-- START --

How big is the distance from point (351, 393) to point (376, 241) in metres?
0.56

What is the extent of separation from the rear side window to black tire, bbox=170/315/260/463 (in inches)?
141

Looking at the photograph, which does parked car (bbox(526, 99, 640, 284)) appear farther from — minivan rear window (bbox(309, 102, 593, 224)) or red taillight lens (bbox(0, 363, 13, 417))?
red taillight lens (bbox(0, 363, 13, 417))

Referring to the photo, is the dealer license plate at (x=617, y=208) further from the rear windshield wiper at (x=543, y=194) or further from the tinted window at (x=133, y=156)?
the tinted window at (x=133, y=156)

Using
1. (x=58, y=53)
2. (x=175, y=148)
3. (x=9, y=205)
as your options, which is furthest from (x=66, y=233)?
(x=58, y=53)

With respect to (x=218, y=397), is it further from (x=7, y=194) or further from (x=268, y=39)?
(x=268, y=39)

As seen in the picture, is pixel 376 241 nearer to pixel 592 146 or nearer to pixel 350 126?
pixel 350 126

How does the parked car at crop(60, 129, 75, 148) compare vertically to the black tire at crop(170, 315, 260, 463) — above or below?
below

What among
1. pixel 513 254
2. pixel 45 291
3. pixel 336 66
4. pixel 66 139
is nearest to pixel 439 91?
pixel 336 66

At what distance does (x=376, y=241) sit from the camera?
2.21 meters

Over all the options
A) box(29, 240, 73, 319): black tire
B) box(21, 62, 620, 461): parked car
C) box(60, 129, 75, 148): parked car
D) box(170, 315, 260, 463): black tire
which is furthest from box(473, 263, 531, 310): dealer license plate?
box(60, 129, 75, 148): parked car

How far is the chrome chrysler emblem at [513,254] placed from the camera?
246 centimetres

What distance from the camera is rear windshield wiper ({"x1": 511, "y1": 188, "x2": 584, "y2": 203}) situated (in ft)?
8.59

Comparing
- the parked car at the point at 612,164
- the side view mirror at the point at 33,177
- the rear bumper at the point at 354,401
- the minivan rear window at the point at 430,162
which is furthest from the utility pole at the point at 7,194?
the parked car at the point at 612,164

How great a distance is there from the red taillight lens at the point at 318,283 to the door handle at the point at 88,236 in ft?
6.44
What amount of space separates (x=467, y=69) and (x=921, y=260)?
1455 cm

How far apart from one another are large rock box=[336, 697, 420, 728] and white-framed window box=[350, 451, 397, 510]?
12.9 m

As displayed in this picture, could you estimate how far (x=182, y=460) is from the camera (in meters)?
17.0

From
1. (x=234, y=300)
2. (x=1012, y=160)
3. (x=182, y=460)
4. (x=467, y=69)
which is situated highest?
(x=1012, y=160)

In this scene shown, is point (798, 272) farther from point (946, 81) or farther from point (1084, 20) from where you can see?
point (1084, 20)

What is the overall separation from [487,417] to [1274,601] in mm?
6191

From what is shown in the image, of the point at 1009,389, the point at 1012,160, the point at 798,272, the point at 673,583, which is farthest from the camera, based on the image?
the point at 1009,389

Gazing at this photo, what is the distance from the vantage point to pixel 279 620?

-- END --

### [WHAT YOU SHOULD DO]
Every record above should be output exactly.

### [FINAL RESULT]
How big is the distance from point (351, 393) to point (376, 241) in metres?
0.56

What is the extent of separation from the rear side window to black tire, bbox=170/315/260/463 (in inches)?
141

Looking at the photograph, which does parked car (bbox(526, 99, 640, 284)) appear farther from — minivan rear window (bbox(309, 102, 593, 224)) or red taillight lens (bbox(0, 363, 13, 417))?
red taillight lens (bbox(0, 363, 13, 417))

Referring to the photo, is the dealer license plate at (x=617, y=208) further from the rear windshield wiper at (x=543, y=194) or further from the tinted window at (x=133, y=156)?
the tinted window at (x=133, y=156)

Using
1. (x=58, y=53)
2. (x=175, y=148)
3. (x=9, y=205)
as your options, which is furthest from (x=66, y=233)?
(x=58, y=53)

With respect to (x=218, y=397), is it further from (x=7, y=194) or further from (x=268, y=39)?
(x=268, y=39)

As seen in the picture, is pixel 376 241 nearer to pixel 592 146 or nearer to pixel 350 126?
pixel 350 126

How does the parked car at crop(60, 129, 75, 148) compare vertically to the black tire at crop(170, 315, 260, 463) — above or below?
below

What among
1. pixel 513 254
2. pixel 45 291
3. pixel 336 66
4. pixel 66 139
is nearest to pixel 439 91?
pixel 336 66

At what distance does (x=376, y=241) sit from the camera?
2.21 meters

Over all the options
A) box(29, 240, 73, 319): black tire
B) box(21, 62, 620, 461): parked car
C) box(60, 129, 75, 148): parked car
D) box(170, 315, 260, 463): black tire
which is furthest from box(473, 263, 531, 310): dealer license plate?
box(60, 129, 75, 148): parked car

How far is the chrome chrysler emblem at [513,254] placed from the camera?
246 centimetres

What distance from the camera is rear windshield wiper ({"x1": 511, "y1": 188, "x2": 584, "y2": 203}) situated (in ft)?
8.59

Comparing
- the parked car at the point at 612,164
- the side view mirror at the point at 33,177
- the rear bumper at the point at 354,401
- the minivan rear window at the point at 430,162
which is furthest from the utility pole at the point at 7,194?
the parked car at the point at 612,164

How great a distance is there from the red taillight lens at the point at 318,283 to the door handle at the point at 88,236 in ft?
6.44
What amount of space separates (x=467, y=69) and (x=921, y=260)?
1455 cm

How far apart from one another are large rock box=[336, 697, 420, 728] and white-framed window box=[350, 451, 397, 510]?
12.9 m

As displayed in this picture, could you estimate how far (x=182, y=460) is from the camera (in meters)?
17.0

From
1. (x=234, y=300)
2. (x=1012, y=160)
3. (x=182, y=460)
4. (x=467, y=69)
which is situated highest?
(x=1012, y=160)

In this scene shown, is point (798, 272) farther from point (946, 81) or farther from point (1084, 20) from where you can see?
point (1084, 20)

What is the overall separation from [487,417] to [1274,601] in mm?
6191

From what is shown in the image, of the point at 1009,389, the point at 1012,160, the point at 798,272, the point at 673,583, which is farthest from the camera, based on the image?
the point at 1009,389

Gazing at this photo, what is the distance from the vantage point to pixel 279 620?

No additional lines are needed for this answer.